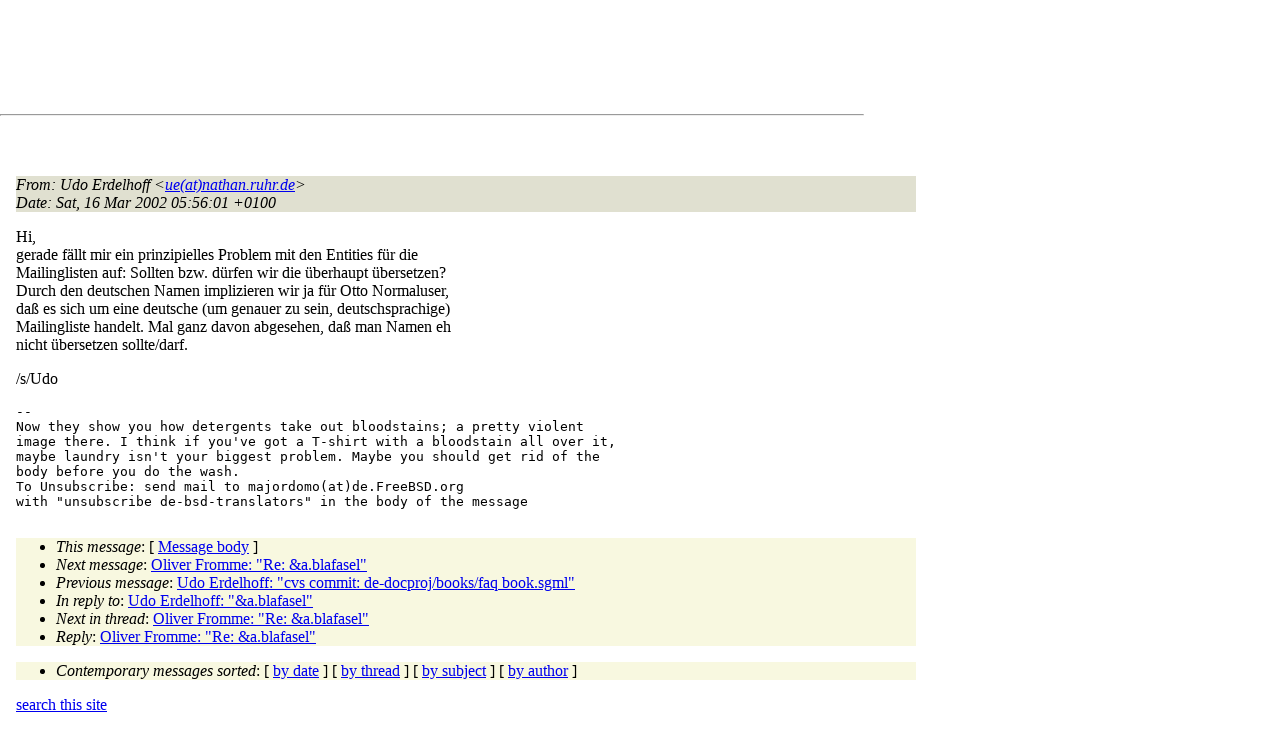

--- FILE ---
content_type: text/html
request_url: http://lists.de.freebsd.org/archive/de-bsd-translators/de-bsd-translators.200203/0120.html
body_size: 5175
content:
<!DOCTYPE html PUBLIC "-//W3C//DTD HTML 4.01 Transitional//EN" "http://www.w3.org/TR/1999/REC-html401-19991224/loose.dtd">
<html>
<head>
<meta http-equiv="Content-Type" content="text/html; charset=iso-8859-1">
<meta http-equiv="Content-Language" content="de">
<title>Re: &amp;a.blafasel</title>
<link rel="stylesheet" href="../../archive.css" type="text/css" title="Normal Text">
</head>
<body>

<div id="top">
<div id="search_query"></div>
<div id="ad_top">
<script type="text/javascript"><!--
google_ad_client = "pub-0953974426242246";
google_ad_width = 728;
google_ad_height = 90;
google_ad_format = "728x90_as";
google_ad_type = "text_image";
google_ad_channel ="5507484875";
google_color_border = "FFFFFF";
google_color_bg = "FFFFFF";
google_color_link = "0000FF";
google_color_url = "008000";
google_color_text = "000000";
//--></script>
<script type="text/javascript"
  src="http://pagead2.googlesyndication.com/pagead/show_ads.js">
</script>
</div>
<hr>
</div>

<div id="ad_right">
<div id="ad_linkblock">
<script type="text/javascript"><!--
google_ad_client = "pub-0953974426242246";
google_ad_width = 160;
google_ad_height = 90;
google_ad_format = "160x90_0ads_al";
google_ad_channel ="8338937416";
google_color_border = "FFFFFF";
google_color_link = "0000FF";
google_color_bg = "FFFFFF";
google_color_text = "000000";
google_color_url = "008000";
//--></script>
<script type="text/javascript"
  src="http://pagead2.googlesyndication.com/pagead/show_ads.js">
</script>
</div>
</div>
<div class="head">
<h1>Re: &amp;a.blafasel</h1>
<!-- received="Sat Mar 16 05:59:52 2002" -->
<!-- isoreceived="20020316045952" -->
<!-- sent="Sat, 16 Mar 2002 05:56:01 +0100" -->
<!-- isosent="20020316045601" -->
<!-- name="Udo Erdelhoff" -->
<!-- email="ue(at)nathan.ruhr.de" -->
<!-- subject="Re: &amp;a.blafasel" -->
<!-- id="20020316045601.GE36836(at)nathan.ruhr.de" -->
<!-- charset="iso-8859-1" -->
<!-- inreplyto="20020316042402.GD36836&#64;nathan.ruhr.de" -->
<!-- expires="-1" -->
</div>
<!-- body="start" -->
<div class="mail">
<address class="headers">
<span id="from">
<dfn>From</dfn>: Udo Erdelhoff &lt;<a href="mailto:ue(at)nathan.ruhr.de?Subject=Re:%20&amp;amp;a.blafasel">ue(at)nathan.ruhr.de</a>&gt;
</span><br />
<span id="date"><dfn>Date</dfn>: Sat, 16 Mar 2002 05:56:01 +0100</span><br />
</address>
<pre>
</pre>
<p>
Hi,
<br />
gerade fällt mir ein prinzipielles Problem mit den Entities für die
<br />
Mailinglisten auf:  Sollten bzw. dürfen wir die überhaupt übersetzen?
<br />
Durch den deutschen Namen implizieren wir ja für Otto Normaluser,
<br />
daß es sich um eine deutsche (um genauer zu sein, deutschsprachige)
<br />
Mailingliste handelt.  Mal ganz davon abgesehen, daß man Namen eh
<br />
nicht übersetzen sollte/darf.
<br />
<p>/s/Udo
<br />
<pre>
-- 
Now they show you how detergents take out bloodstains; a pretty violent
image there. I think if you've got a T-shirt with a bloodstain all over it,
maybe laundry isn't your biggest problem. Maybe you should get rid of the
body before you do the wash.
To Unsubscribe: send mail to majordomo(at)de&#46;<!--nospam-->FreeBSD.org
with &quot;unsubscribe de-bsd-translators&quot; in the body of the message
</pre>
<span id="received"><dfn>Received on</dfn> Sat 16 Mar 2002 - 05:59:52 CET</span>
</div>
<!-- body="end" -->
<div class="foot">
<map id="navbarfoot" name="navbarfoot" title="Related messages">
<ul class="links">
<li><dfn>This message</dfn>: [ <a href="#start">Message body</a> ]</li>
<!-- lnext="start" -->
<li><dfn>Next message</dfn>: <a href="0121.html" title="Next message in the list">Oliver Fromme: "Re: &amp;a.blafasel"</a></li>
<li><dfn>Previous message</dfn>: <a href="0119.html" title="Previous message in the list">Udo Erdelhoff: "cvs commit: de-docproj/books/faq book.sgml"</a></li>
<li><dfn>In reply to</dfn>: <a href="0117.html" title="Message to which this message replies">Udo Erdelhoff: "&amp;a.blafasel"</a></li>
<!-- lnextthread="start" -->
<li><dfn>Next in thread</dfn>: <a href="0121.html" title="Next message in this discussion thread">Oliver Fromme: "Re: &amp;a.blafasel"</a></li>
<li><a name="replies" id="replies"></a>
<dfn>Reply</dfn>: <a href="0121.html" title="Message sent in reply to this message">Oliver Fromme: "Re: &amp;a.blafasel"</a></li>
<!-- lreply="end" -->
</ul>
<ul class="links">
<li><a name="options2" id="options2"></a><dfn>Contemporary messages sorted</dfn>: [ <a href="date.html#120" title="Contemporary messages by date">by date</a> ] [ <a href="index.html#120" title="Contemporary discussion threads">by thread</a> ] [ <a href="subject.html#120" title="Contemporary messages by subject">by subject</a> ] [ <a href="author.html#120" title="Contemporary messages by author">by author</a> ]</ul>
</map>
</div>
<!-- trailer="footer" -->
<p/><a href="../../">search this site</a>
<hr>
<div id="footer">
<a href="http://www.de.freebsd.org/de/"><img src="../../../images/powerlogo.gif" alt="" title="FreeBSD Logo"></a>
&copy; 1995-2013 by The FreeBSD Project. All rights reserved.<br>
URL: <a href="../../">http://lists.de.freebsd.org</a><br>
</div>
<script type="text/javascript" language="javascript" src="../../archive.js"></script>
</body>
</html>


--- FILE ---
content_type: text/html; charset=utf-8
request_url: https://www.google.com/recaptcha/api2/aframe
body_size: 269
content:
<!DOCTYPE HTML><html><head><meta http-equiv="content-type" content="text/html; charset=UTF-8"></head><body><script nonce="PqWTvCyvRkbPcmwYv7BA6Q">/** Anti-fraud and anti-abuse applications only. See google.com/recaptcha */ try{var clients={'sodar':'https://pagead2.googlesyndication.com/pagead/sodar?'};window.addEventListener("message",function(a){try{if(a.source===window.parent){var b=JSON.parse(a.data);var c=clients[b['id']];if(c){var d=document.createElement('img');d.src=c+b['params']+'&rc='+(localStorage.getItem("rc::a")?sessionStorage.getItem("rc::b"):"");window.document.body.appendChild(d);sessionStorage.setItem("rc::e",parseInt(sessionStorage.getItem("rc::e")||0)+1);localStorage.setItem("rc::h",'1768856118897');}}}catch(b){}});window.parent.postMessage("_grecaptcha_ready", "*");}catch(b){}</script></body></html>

▸ Required work: Without carrying over any picture, retype the records above word for word.

▸ Output:
--- FILE ---
content_type: text/html
request_url: http://lists.de.freebsd.org/archive/de-bsd-translators/de-bsd-translators.200203/0120.html
body_size: 5175
content:
<!DOCTYPE html PUBLIC "-//W3C//DTD HTML 4.01 Transitional//EN" "http://www.w3.org/TR/1999/REC-html401-19991224/loose.dtd">
<html>
<head>
<meta http-equiv="Content-Type" content="text/html; charset=iso-8859-1">
<meta http-equiv="Content-Language" content="de">
<title>Re: &amp;a.blafasel</title>
<link rel="stylesheet" href="../../archive.css" type="text/css" title="Normal Text">
</head>
<body>

<div id="top">
<div id="search_query"></div>
<div id="ad_top">
<script type="text/javascript"><!--
google_ad_client = "pub-0953974426242246";
google_ad_width = 728;
google_ad_height = 90;
google_ad_format = "728x90_as";
google_ad_type = "text_image";
google_ad_channel ="5507484875";
google_color_border = "FFFFFF";
google_color_bg = "FFFFFF";
google_color_link = "0000FF";
google_color_url = "008000";
google_color_text = "000000";
//--></script>
<script type="text/javascript"
  src="http://pagead2.googlesyndication.com/pagead/show_ads.js">
</script>
</div>
<hr>
</div>

<div id="ad_right">
<div id="ad_linkblock">
<script type="text/javascript"><!--
google_ad_client = "pub-0953974426242246";
google_ad_width = 160;
google_ad_height = 90;
google_ad_format = "160x90_0ads_al";
google_ad_channel ="8338937416";
google_color_border = "FFFFFF";
google_color_link = "0000FF";
google_color_bg = "FFFFFF";
google_color_text = "000000";
google_color_url = "008000";
//--></script>
<script type="text/javascript"
  src="http://pagead2.googlesyndication.com/pagead/show_ads.js">
</script>
</div>
</div>
<div class="head">
<h1>Re: &amp;a.blafasel</h1>
<!-- received="Sat Mar 16 05:59:52 2002" -->
<!-- isoreceived="20020316045952" -->
<!-- sent="Sat, 16 Mar 2002 05:56:01 +0100" -->
<!-- isosent="20020316045601" -->
<!-- name="Udo Erdelhoff" -->
<!-- email="ue(at)nathan.ruhr.de" -->
<!-- subject="Re: &amp;a.blafasel" -->
<!-- id="20020316045601.GE36836(at)nathan.ruhr.de" -->
<!-- charset="iso-8859-1" -->
<!-- inreplyto="20020316042402.GD36836&#64;nathan.ruhr.de" -->
<!-- expires="-1" -->
</div>
<!-- body="start" -->
<div class="mail">
<address class="headers">
<span id="from">
<dfn>From</dfn>: Udo Erdelhoff &lt;<a href="mailto:ue(at)nathan.ruhr.de?Subject=Re:%20&amp;amp;a.blafasel">ue(at)nathan.ruhr.de</a>&gt;
</span><br />
<span id="date"><dfn>Date</dfn>: Sat, 16 Mar 2002 05:56:01 +0100</span><br />
</address>
<pre>
</pre>
<p>
Hi,
<br />
gerade fällt mir ein prinzipielles Problem mit den Entities für die
<br />
Mailinglisten auf:  Sollten bzw. dürfen wir die überhaupt übersetzen?
<br />
Durch den deutschen Namen implizieren wir ja für Otto Normaluser,
<br />
daß es sich um eine deutsche (um genauer zu sein, deutschsprachige)
<br />
Mailingliste handelt.  Mal ganz davon abgesehen, daß man Namen eh
<br />
nicht übersetzen sollte/darf.
<br />
<p>/s/Udo
<br />
<pre>
-- 
Now they show you how detergents take out bloodstains; a pretty violent
image there. I think if you've got a T-shirt with a bloodstain all over it,
maybe laundry isn't your biggest problem. Maybe you should get rid of the
body before you do the wash.
To Unsubscribe: send mail to majordomo(at)de&#46;<!--nospam-->FreeBSD.org
with &quot;unsubscribe de-bsd-translators&quot; in the body of the message
</pre>
<span id="received"><dfn>Received on</dfn> Sat 16 Mar 2002 - 05:59:52 CET</span>
</div>
<!-- body="end" -->
<div class="foot">
<map id="navbarfoot" name="navbarfoot" title="Related messages">
<ul class="links">
<li><dfn>This message</dfn>: [ <a href="#start">Message body</a> ]</li>
<!-- lnext="start" -->
<li><dfn>Next message</dfn>: <a href="0121.html" title="Next message in the list">Oliver Fromme: "Re: &amp;a.blafasel"</a></li>
<li><dfn>Previous message</dfn>: <a href="0119.html" title="Previous message in the list">Udo Erdelhoff: "cvs commit: de-docproj/books/faq book.sgml"</a></li>
<li><dfn>In reply to</dfn>: <a href="0117.html" title="Message to which this message replies">Udo Erdelhoff: "&amp;a.blafasel"</a></li>
<!-- lnextthread="start" -->
<li><dfn>Next in thread</dfn>: <a href="0121.html" title="Next message in this discussion thread">Oliver Fromme: "Re: &amp;a.blafasel"</a></li>
<li><a name="replies" id="replies"></a>
<dfn>Reply</dfn>: <a href="0121.html" title="Message sent in reply to this message">Oliver Fromme: "Re: &amp;a.blafasel"</a></li>
<!-- lreply="end" -->
</ul>
<ul class="links">
<li><a name="options2" id="options2"></a><dfn>Contemporary messages sorted</dfn>: [ <a href="date.html#120" title="Contemporary messages by date">by date</a> ] [ <a href="index.html#120" title="Contemporary discussion threads">by thread</a> ] [ <a href="subject.html#120" title="Contemporary messages by subject">by subject</a> ] [ <a href="author.html#120" title="Contemporary messages by author">by author</a> ]</ul>
</map>
</div>
<!-- trailer="footer" -->
<p/><a href="../../">search this site</a>
<hr>
<div id="footer">
<a href="http://www.de.freebsd.org/de/"><img src="../../../images/powerlogo.gif" alt="" title="FreeBSD Logo"></a>
&copy; 1995-2013 by The FreeBSD Project. All rights reserved.<br>
URL: <a href="../../">http://lists.de.freebsd.org</a><br>
</div>
<script type="text/javascript" language="javascript" src="../../archive.js"></script>
</body>
</html>


--- FILE ---
content_type: text/html; charset=utf-8
request_url: https://www.google.com/recaptcha/api2/aframe
body_size: 269
content:
<!DOCTYPE HTML><html><head><meta http-equiv="content-type" content="text/html; charset=UTF-8"></head><body><script nonce="PqWTvCyvRkbPcmwYv7BA6Q">/** Anti-fraud and anti-abuse applications only. See google.com/recaptcha */ try{var clients={'sodar':'https://pagead2.googlesyndication.com/pagead/sodar?'};window.addEventListener("message",function(a){try{if(a.source===window.parent){var b=JSON.parse(a.data);var c=clients[b['id']];if(c){var d=document.createElement('img');d.src=c+b['params']+'&rc='+(localStorage.getItem("rc::a")?sessionStorage.getItem("rc::b"):"");window.document.body.appendChild(d);sessionStorage.setItem("rc::e",parseInt(sessionStorage.getItem("rc::e")||0)+1);localStorage.setItem("rc::h",'1768856118897');}}}catch(b){}});window.parent.postMessage("_grecaptcha_ready", "*");}catch(b){}</script></body></html>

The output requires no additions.